» Aufgabenstellung
Fassen Sie den Vorbericht zum Spiel gegen den FC St. Pauli in zwei Sätzen zusammen.
──────── Vorgegebener Text ────────
#D98FCSP: „Auswärts schauen wir uns ganz gerne an, was das gegnerische Team so zu bieten hat“

Die Erinnerung an den letzten Spieltag vor Weihnachten ist schon ein wenig verblasst. Und dennoch sorgte die derbe 2:6-Klatsche in Paderborn unmittelbar danach für ordentlich Misstöne in der Fanszene. Nicht nur in diesem Spiel war die Defensivleistung enttäuschend, waren die Offensivaktionen zu ausrechenbar. Dirk Schuster und sein Team haben nun gegen das Spitzenteam des FC St. Pauli die Gelegenheit zu zeigen, dass sie in der Winterpause an den richtigen Stellschrauben gearbeitet haben.

In 98 Worten

Da freute man sich als Lilienfan gerade noch über die Ankunft des vielversprechenden Neuzugangs Victor Pálsson vom FC Zürich, da platzte am 11. Januar die Bombe: Aytac Sulu verlässt die Lilien nach sechs Jahren durch die Hintertür. Der langjährige Kapitän schloss sich überraschend dem türkischen Drittligisten Samsunspor an. Eine Tatsache, die viele Lilienfans mit Stirnrunzeln quittierten. Man hätte sich einen würdigeren Abgang des Kopfs der 98er gewünscht, der sein Premierenspiel in der Türkei mit 2:3 verlor. Nun sind andere gefordert, seine Lücke zu schließen. Ein Innenverteidiger soll den Winter-Neuzugängen Pálsson und Sören Bertram (von Erzgebirge Aue) noch folgen.


Die Neuen (Interviews)

Wie immer sprach ich mit Insidern des abgebenden Vereins über die Neuzugänge:


Der Kontrahent hat das Wort

Tim wirkt beim Millernton mit, dem längst schon legendären FC St. Pauli Fan-Podcast und Blog. Daneben ist er Hörplatzreporter für die sehgeschädigten und blinden Zuschauer am Millerntor.

Tim, Platz 3, nur drei Punkte hinter dem Tabellenführer. Das liest sich hervorragend. Was waren für dich die entscheidenden Faktoren für die tolle Hinrunde?
──────── Datenauszüge ────────
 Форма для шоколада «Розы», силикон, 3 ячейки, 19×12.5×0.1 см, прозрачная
────────
──────── Datenauszüge ────────
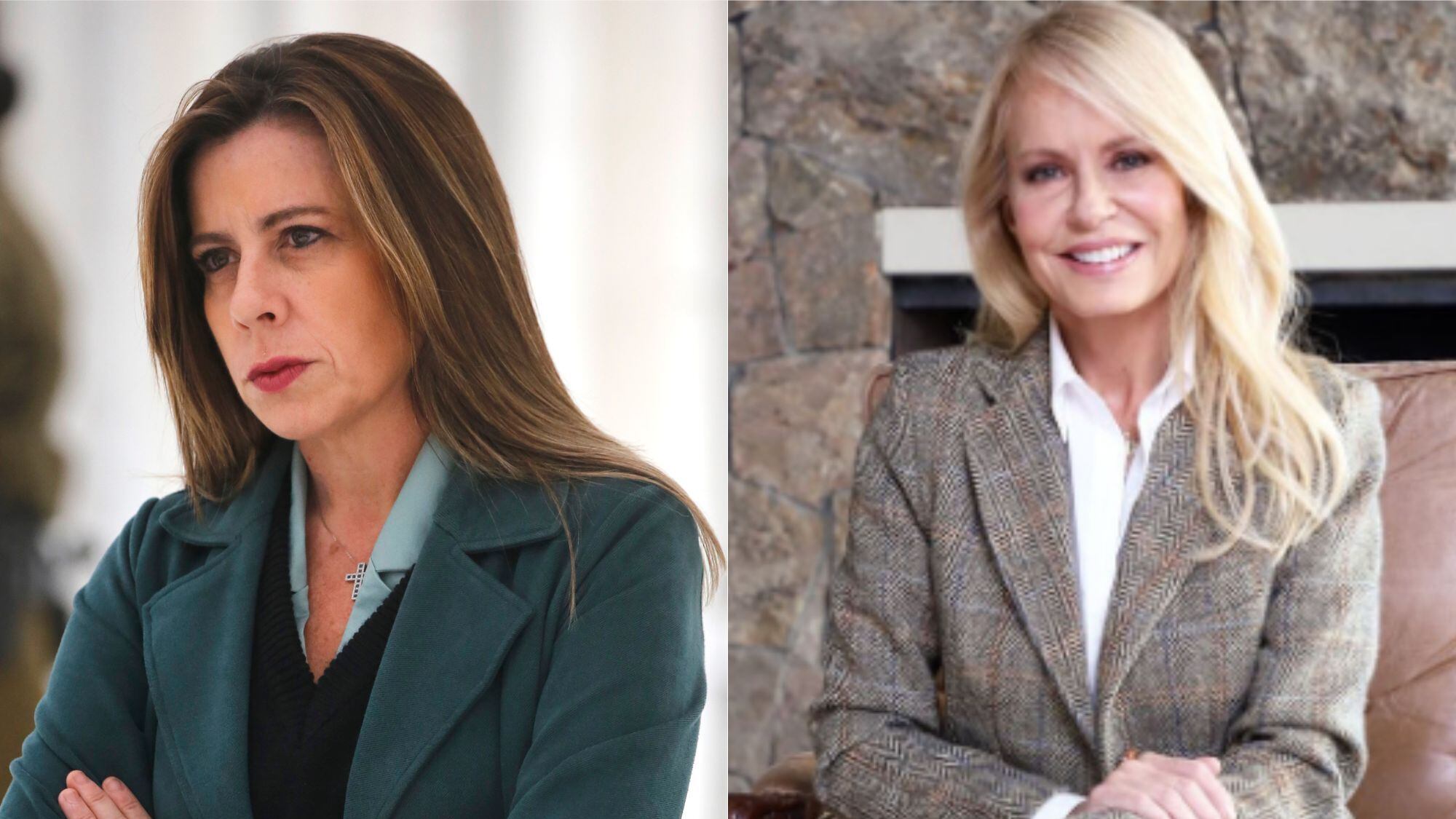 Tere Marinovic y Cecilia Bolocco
────────
» Antwortfeld
Nach der 2:6-Niederlage in Paderborn vor Weihnachten haben Dirk Schuster und sein Team gegen das Spitzenteam FC St. Pauli die Gelegenheit zu zeigen, dass sie in der Winterpause an den richtigen Stellschrauben gearbeitet haben. Am 11. Januar verließ der langjährige Kapitän Aytac Sulu die Lilien überraschend in Richtung Samsunspor, und nach den Neuzugängen Victor Pálsson und Sören Bertram soll noch ein Innenverteidiger folgen.